Opinion is in opposition to fact. Opinions rest on feeling.  They cannot be measured or verified.  They are often idiosyncratic and self-validating.  You might feel as if you are freezing cold, even as temperatures swell to 100 degrees. But, the fact is that it is hot as all get out.perception

Realistically, there are many elements that we take as fact that can be disputed.  Columbus sailed the ocean blue in 1492, and he is still hailed with a national holiday for finding America.  Yet, he, arguably, fell short. Scholarship is a sort of information calculus bringing civilization closer to the truth, generating new “facts” and amending old ones. In other words, the ideas which we commonly call facts can be disputable and transmutable.  Facts are generally accepted and provable ideas.  They can change, but most likely are true.  Yet, they differ wholly from opinion.  Opinions are not provable.

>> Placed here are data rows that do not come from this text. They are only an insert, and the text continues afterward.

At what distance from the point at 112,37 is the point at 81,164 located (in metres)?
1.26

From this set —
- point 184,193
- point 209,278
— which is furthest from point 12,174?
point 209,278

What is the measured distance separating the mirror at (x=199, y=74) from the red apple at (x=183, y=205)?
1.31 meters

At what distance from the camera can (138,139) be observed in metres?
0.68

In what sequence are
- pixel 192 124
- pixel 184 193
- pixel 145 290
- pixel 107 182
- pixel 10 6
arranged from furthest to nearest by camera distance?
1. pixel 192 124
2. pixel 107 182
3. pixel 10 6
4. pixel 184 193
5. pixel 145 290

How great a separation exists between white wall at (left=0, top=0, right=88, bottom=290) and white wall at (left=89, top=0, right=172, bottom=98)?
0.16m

The issue of facts and opinions are at the crux of our national politics currently.  Many intellectual practices, like science and statistics, work in a rigorous way to understand the world.  They research various phenomena that be used to inform action. Certainly, something like climate change is a theory, but one that is held by most scientists.  If there was an equilibrium from an unassailable fact to an unfounded opinion, climate change ranks heavily on the fact side due to the volume of evidence.

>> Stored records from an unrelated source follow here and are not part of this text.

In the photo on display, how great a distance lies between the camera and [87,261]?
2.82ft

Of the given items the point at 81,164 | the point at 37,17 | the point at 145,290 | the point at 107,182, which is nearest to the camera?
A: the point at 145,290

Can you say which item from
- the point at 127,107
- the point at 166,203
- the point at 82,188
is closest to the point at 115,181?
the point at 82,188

Making the Call Between Fact, Fiction, and Opinion

I have been fooled, many times.  Having gone to University of Wisconsin, Madison, I have never once been fooled by the Onion.  But, Hard Times has gotten me more than once.  Admit it, you have too. We are all susceptible, particularly given the volume of information we are taking in every day.  We are making quick decisions to file ideas into one of three bins: fact, fiction, or opinion.

Here is where critical thinking skills and preexisting knowledge play in.  Armed with plenty of both, you should have a 95% chance of getting ideas into the right category. But, critical thinking is a not a born skill.  It must be honed, tested, and maintained. One needs to deal with complicated issues, regularly, and without shutting down.  One must be willing to be wrong and to be faced with ideas that contradict your beliefs.

Here is where art comes in. Understanding an artwork is about diving through layers of ideas and history.  Even something seemingly factual might be open to interpretation. Remember how my birthday is a fact? For most artworks, the date of creation, its birthday if you will, is interpretive.  It is hard to determine the exact day that a craftsman put a finishing touch on that 5000-year-old sarcophagus.  Scholars often use research to create an approximate date, which is basically an educated guess.  Dates, materials, artists…there are so many elements of art that art verifiable…as close to fact as we can get.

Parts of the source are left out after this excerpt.